Frank Sommers: In your talk at last year's JavaOne, you claimed the Scala is a "scalable language," that you can program in the small and program in the large with Scala. How does this help me as a programmer to use a language like this?
Martin Odersky: The way it helps you is by not having to mix many specialized languages. You can use the same language for very small as well as very large programs, for general purpose things as well as special purpose application domains. And that means that you need not worry about how you push data from one language environment into the next.
Currently if you want to push data across boundaries, you are often thrown back to low level representations. For instance, if you want to ship an SQL query from Java to a database and you use JDBC, your query ends up as a string. And that means that a small typo in your program will manifest itself as an ill-formed query at runtime, possibly at your customer site. There's no compiler or type system to tell you that you shouldn't have done that. This is very fragile and risky. So there's a lot to be gained if you have a single language.

::::::::::

_ACTIONS TO TAKE_:
[A] Quote the records from the line with "From the viewpoint" up to and including the last line of the records.
[B] Continue the interview about Scala from the point where it stops.
The interview about Scala and the records are unrelated materials.

Scene-based reasoning records:
::::::::::

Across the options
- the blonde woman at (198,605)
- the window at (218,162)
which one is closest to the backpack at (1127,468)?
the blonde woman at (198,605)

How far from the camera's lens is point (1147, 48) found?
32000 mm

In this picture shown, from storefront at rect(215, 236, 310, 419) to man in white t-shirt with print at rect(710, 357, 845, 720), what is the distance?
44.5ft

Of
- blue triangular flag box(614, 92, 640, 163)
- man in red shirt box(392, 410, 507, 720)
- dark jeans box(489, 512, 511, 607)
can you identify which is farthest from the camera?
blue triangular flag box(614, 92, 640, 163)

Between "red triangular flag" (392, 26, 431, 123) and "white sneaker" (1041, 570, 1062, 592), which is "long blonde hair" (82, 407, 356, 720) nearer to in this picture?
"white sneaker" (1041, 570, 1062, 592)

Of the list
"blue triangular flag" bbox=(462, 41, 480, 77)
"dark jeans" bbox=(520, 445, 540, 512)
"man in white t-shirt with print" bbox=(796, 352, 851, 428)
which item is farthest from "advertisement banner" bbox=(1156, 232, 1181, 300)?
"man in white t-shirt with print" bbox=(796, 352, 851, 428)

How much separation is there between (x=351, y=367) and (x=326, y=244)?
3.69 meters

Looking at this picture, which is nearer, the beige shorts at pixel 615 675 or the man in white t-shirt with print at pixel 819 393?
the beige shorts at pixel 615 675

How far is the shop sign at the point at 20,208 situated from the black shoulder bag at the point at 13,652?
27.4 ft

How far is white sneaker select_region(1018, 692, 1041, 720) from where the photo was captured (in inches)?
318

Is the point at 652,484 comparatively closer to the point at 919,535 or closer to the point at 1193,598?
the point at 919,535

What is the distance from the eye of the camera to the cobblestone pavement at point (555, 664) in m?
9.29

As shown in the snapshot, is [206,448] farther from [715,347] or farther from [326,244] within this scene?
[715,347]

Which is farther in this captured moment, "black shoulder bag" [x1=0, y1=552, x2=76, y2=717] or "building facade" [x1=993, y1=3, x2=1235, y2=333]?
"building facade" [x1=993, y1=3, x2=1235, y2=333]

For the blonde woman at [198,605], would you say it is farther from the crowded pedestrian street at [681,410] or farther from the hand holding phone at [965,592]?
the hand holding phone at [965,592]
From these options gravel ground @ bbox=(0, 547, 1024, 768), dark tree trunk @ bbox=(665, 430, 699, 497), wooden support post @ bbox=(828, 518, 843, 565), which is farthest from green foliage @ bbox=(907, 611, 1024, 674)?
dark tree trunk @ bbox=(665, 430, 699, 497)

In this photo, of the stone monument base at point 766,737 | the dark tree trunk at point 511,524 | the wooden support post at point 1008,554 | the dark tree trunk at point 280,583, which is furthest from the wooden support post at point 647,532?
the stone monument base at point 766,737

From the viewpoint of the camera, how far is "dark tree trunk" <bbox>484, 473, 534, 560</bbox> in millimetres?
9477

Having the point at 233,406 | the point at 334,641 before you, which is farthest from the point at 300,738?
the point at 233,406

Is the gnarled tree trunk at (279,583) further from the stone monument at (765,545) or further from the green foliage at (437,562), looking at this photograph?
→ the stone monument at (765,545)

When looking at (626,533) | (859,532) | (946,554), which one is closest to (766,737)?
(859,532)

::::::::::

_RESPONSES TO THE TASKS_:
[A]
From the viewpoint of the camera, how far is "dark tree trunk" <bbox>484, 473, 534, 560</bbox> in millimetres?
9477

Having the point at 233,406 | the point at 334,641 before you, which is farthest from the point at 300,738?
the point at 233,406

Is the gnarled tree trunk at (279,583) further from the stone monument at (765,545) or further from the green foliage at (437,562), looking at this photograph?
→ the stone monument at (765,545)

When looking at (626,533) | (859,532) | (946,554), which one is closest to (766,737)?
(859,532)

[B]
The other issue is tooling. If you're using a single language, you can have a single environment with tooling. Whereas if you have many different languages, you have to mix and match environments and your build become much more complicated and difficult.
Frank Sommers: You also mentioned in your talk the notion of extensibility, that Scala can be extended easily. Can you explain how? And again, how does that help the programmer?
Martin Odersky: The first dimension of scalability is from small to large, but I think there's another notion of extensibility from general to your specific needs. You want to be able to grow the language into domains that you particularly care about.
One example is numeric types. There are a lot of special numeric types out there—for instance, big integers for cryptographers, big decimals for business people, complex numbers for scientists—the list goes on. And each of these communities really cares deeply about their type, but a language that combined them all would be very unwieldy.
The answer, of course, is to say, well, let's do these types
in libraries. But then if you really care about this application
domain, you want the code accessing these libraries to look just
as clean and sleek as code accessing built-in types. For that you
need extensibility mechanisms in the language that let you write
libraries such that users of those libraries don't even feel that
it is a library. For users of a library, let's say a big decimal
library, the BigDecimal
type should be just as
convenient to use as a built-in Int
.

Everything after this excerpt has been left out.